Retomamos nuestro viaje en barca y navegamos de nuevo sobre el océano. El mar azul sobre azul, celeste sobre cobalto, verde acuoso sobre añil, gris lechoso sobre plata, esmeralda sobre lila; ondas espumosas, olas de cristal, agua en constante movimiento, cadencia que adormece. Un horizonte límpido, una mancha verde que se torna isla. Otra en lontananza entre la bruma. Trocitos de floresta que vienen y van, como frondosos barcos a la deriva. Un pelícano posado en el mar, otro en vuelo con su peculiar cabeza recortada al sol. Vuelve la monotonía, la danza rítmica sobre las ondas de oro. Una gaviota cae en picado para ensartar un pescado en su pico. Peces de plata vuelan dando saltos sobre las crestas de agua. Una playa dorada contrasta entre palmeras de otra isla. Las aletas de 2 delfines se cuelan en el campo visual. Navegamos solos en el océano infinito. A lo lejos, entre mar y cielo, una extensión feraz se aproxima. Una barca de pescadores de madera pintada se apodera de nuestra mirada. Permanece inmóvil a nuestro paso, pendientes de sus redes. El sol cada vez más alto transforma los colores. Una superficie limosa emerge cerca de un islote. La marea baja la deja al descubierto y sobre ella se divisan numerosas aves al acercarnos.
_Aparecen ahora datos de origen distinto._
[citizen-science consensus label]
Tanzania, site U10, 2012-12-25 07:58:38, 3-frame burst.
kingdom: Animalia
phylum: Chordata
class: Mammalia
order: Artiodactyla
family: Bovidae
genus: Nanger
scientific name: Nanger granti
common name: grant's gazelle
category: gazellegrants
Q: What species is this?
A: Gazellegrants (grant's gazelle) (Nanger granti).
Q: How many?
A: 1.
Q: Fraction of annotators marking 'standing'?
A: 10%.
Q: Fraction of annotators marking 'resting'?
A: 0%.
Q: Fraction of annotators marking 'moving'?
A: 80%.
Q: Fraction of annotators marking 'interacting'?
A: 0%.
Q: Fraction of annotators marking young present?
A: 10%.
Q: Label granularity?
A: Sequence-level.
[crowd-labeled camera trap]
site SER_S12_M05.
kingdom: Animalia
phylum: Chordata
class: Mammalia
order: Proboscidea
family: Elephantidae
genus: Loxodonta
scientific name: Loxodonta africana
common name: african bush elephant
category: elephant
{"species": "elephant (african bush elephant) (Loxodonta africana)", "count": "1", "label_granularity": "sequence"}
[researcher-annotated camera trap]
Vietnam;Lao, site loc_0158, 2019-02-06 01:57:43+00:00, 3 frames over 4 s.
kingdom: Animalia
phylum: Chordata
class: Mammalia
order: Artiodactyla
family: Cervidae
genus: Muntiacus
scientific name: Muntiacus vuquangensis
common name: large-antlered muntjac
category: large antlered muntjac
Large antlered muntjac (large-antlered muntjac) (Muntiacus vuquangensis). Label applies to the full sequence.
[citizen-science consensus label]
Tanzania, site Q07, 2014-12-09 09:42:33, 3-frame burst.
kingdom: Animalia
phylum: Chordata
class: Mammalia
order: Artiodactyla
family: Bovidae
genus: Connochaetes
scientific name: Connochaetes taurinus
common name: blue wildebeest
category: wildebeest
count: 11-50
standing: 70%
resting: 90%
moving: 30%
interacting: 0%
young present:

Ahora la barca se mueve entre canales, que seccionan las islas en pedazos. Es el hábitat de los manatíes. Es imposible verlos. Bucean entre los manglares de aguas turbias de limo. Imagino su singular morfología bajo nuestra embarcación. Es mejor que permanezcan ocultos para preservar el secreto de su existencia. Seguimos, volvemos a mar abierto. Y la música del aire y el agua al salpicar nos hechiza de nuevo. Es un sueño sinuoso, mecido por el arrullo de las olas. Es un sueño de paz y armonía. Es un sueño vivido y dormido en el edén. Es un sueño velado por el último paraíso perdido de África.

Un país inestable

Guinea Bissau es uno de los países más pobres de África y por ende del mundo. Tiene un bajo índice de alfabetización y su esperanza de vida ronda los 50 años. Con 2 millones de habitantes, este pequeño país tropical tiene una extensión inferior a Extremadura y comprende el territorio continental y las Islas Bijagós. Limita al norte con Senegal y al sur y al este con Guinea Conacry. Con más de 350 kilómetros de costa, sus principales fuentes de ingresos son la pesca y la exportación de anacardos, pero en los últimos años se ha incrementado especialmente el tráfico de drogas, utilizando precisamente las islas deshabitadas del archipiélago de las Bijagós como escala hacia Europa. Después de su independencia de Portugal en 1974, tras un conflicto armado, que se extendió entre 1964 y 1974, ha vivido una inestable situación política y en los últimos 3 años ha registrado 9 golpes de Estado. De hecho, 4 días antes de nuestra llegada al país, un tiroteo de militares rebeldes en los alrededores del palacio presidencial, tras la destitución por parte del primer ministro Umaro Sissoco Embalo de 2 de sus ministros y la posterior disolución del Parlamento, desató el miedo, aunque de momento parece que se ha quedado sólo en un susto.